The enemy is impossible to assess. I hope I have had all of the cancer removed from me in surgery. I agreed to a hysterectomy. I thought that meant the entire set of reproductive organs. One of my doctors said he would fix my hernia. Another doctor took his place and did not repair the hernia, all of which means that the cancer may still be inside me. My hernia, or, possibly, something else, hid the lymph nodes from the surgeon. Moreover, the cancer grew in me for years and so can recur even if no cell of the original cancer remains. I can take preventive precautions, but no one knows the nature of cancer well enough to say who will be its victim and who will avoid it. Cancer invades by many organs and systems. Its victims cannot predict well its point of entry. In some cases, its incursion will be slow. Mine was a low grade of cancer. I had time to catch it that I may not have if it recurs in another part of my body. It advances in stages. My stage was, I hope, early. That means it may not have spread. However, we can only guess at the stage. I have no reassurance of my cancer’s exact staging due to the failure to remove and test my lymph nodes.

My point is that my cancer will fight this battle as though it owns me. It will be difficult or impossible to predict how it will do battle or contain it even when its next point of entry can be predicted. If I spend every moment on prevention, my cancer will still act as if it owns me. It will have every advantage that its unassessed nature affords it.

What then, will I do as I battle this cancer? I haven’t the slightest idea. All I can think of to do now is own up to having had it.

I am not going to hide so that I will not again be discriminated against. That’s a battle like dealing with cancer itself, isn’t it? If I had not told DePaul College of Law that I had cancer, then my supervisor would not have “reassigned my students” on the theory that people with cancer always suffer setbacks that let down those who rely upon them. How can I be at once protected from discrimination and wise to hide what makes me different? Could I have hidden my thinning hair or my weight loss? If I hide from those who would discriminate, then I am not a warrior.

To demand the full measure of my right to be free from discrimination I must be able to be who I am. The blind cannot hide their disability. Neither can anyone else with a detectable disability. Racial minorities cannot hide their race. Isn’t it the point of anti-discrimination law that those who discriminate find those they victimize and strike at them? Some ethnic minorities have tried to hide their heritage in times when they were victims of discrimination. They have changed their names. Others have denied their own true natures to conceal themselves from discrimination. (Don’t ask, don’t tell.) That does not make them free from discrimination. The act of hiding who you are is evidence of suffering from the effects of discrimination.

I will be pretty busy. I must fight my cancer itself even though I already feel battered by it and treatment already received.
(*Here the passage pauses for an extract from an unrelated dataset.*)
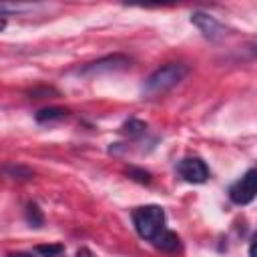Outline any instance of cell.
Returning a JSON list of instances; mask_svg holds the SVG:
<instances>
[{"mask_svg":"<svg viewBox=\"0 0 257 257\" xmlns=\"http://www.w3.org/2000/svg\"><path fill=\"white\" fill-rule=\"evenodd\" d=\"M249 257H257V231H255V235L249 243Z\"/></svg>","mask_w":257,"mask_h":257,"instance_id":"obj_14","label":"cell"},{"mask_svg":"<svg viewBox=\"0 0 257 257\" xmlns=\"http://www.w3.org/2000/svg\"><path fill=\"white\" fill-rule=\"evenodd\" d=\"M153 243H155L157 249H161V251H165V253H175V251L181 247L177 233L167 231V229H163V231L153 239Z\"/></svg>","mask_w":257,"mask_h":257,"instance_id":"obj_7","label":"cell"},{"mask_svg":"<svg viewBox=\"0 0 257 257\" xmlns=\"http://www.w3.org/2000/svg\"><path fill=\"white\" fill-rule=\"evenodd\" d=\"M126 64H131V58H128V56H124V54H108V56H102V58H98V60H92V62L84 64L78 72H80L82 76H96V74L120 70V68H124Z\"/></svg>","mask_w":257,"mask_h":257,"instance_id":"obj_4","label":"cell"},{"mask_svg":"<svg viewBox=\"0 0 257 257\" xmlns=\"http://www.w3.org/2000/svg\"><path fill=\"white\" fill-rule=\"evenodd\" d=\"M34 251L42 257H58L64 251V247L62 245H36Z\"/></svg>","mask_w":257,"mask_h":257,"instance_id":"obj_12","label":"cell"},{"mask_svg":"<svg viewBox=\"0 0 257 257\" xmlns=\"http://www.w3.org/2000/svg\"><path fill=\"white\" fill-rule=\"evenodd\" d=\"M133 225L143 239H155L165 229V211L159 205H145L133 211Z\"/></svg>","mask_w":257,"mask_h":257,"instance_id":"obj_2","label":"cell"},{"mask_svg":"<svg viewBox=\"0 0 257 257\" xmlns=\"http://www.w3.org/2000/svg\"><path fill=\"white\" fill-rule=\"evenodd\" d=\"M257 197V169H249L229 187V199L235 205H247Z\"/></svg>","mask_w":257,"mask_h":257,"instance_id":"obj_3","label":"cell"},{"mask_svg":"<svg viewBox=\"0 0 257 257\" xmlns=\"http://www.w3.org/2000/svg\"><path fill=\"white\" fill-rule=\"evenodd\" d=\"M66 116H68V110H66V108H60V106L40 108V110L34 114V118H36L38 122H42V124H46V122H56V120H62V118H66Z\"/></svg>","mask_w":257,"mask_h":257,"instance_id":"obj_8","label":"cell"},{"mask_svg":"<svg viewBox=\"0 0 257 257\" xmlns=\"http://www.w3.org/2000/svg\"><path fill=\"white\" fill-rule=\"evenodd\" d=\"M6 173H8L12 179H18V181H26V179H30V177L34 175L28 167H22V165H8V167H6Z\"/></svg>","mask_w":257,"mask_h":257,"instance_id":"obj_10","label":"cell"},{"mask_svg":"<svg viewBox=\"0 0 257 257\" xmlns=\"http://www.w3.org/2000/svg\"><path fill=\"white\" fill-rule=\"evenodd\" d=\"M126 175L133 179V181H139V183H151V173L145 171V169H137V167H131L126 171Z\"/></svg>","mask_w":257,"mask_h":257,"instance_id":"obj_13","label":"cell"},{"mask_svg":"<svg viewBox=\"0 0 257 257\" xmlns=\"http://www.w3.org/2000/svg\"><path fill=\"white\" fill-rule=\"evenodd\" d=\"M145 128H147V124H145L143 120H137V118H128V120L122 124V131L128 133L131 137H139V135H143Z\"/></svg>","mask_w":257,"mask_h":257,"instance_id":"obj_11","label":"cell"},{"mask_svg":"<svg viewBox=\"0 0 257 257\" xmlns=\"http://www.w3.org/2000/svg\"><path fill=\"white\" fill-rule=\"evenodd\" d=\"M76 257H92V255H90V251H86V249H80V251L76 253Z\"/></svg>","mask_w":257,"mask_h":257,"instance_id":"obj_16","label":"cell"},{"mask_svg":"<svg viewBox=\"0 0 257 257\" xmlns=\"http://www.w3.org/2000/svg\"><path fill=\"white\" fill-rule=\"evenodd\" d=\"M24 215H26V221H28L30 227H40L44 223V217H42V213H40V209H38L36 203H28Z\"/></svg>","mask_w":257,"mask_h":257,"instance_id":"obj_9","label":"cell"},{"mask_svg":"<svg viewBox=\"0 0 257 257\" xmlns=\"http://www.w3.org/2000/svg\"><path fill=\"white\" fill-rule=\"evenodd\" d=\"M6 257H32V253H22V251H18V253H10V255H6Z\"/></svg>","mask_w":257,"mask_h":257,"instance_id":"obj_15","label":"cell"},{"mask_svg":"<svg viewBox=\"0 0 257 257\" xmlns=\"http://www.w3.org/2000/svg\"><path fill=\"white\" fill-rule=\"evenodd\" d=\"M191 22H193V24L201 30V34H203L205 38H209V40H221V38L227 36V28H225L215 16H211V14H207V12H201V10L193 12V14H191Z\"/></svg>","mask_w":257,"mask_h":257,"instance_id":"obj_5","label":"cell"},{"mask_svg":"<svg viewBox=\"0 0 257 257\" xmlns=\"http://www.w3.org/2000/svg\"><path fill=\"white\" fill-rule=\"evenodd\" d=\"M177 171H179V175L187 183L199 185V183H205L209 179V169H207V165L199 157H187V159H183L177 165Z\"/></svg>","mask_w":257,"mask_h":257,"instance_id":"obj_6","label":"cell"},{"mask_svg":"<svg viewBox=\"0 0 257 257\" xmlns=\"http://www.w3.org/2000/svg\"><path fill=\"white\" fill-rule=\"evenodd\" d=\"M189 72V66L183 64V62H169V64H163L159 66L155 72H151L143 86H141V92L145 98H157V96H163L167 94L171 88H175Z\"/></svg>","mask_w":257,"mask_h":257,"instance_id":"obj_1","label":"cell"}]
</instances>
I need to have a plan to battle cancer’s return, a plan that will have to address the fact that the medical community that serves me is focused on fighting one aspect of cancer but does little to help me fight it on every front.  I need to protect myself from discrimination on the basis of cancer and remedy discrimination already suffered even though it will not always be detectable.

As my doctors like to tell me when I beg for relief from more suffering, what’s the alternative? To let cancer win?

This is beginning to sound like the script from a bad movie. Any minute now the battle will start and the special effects team will engineer a scene that will save us all from the over blown drama of what went before. The good guys will win and the bad guys will lose. Only I don’t have a special effects team. Just a cause. Just a long battle to fight. No movie. If it isn’t something you want to watch, this might be a good time to get popcorn.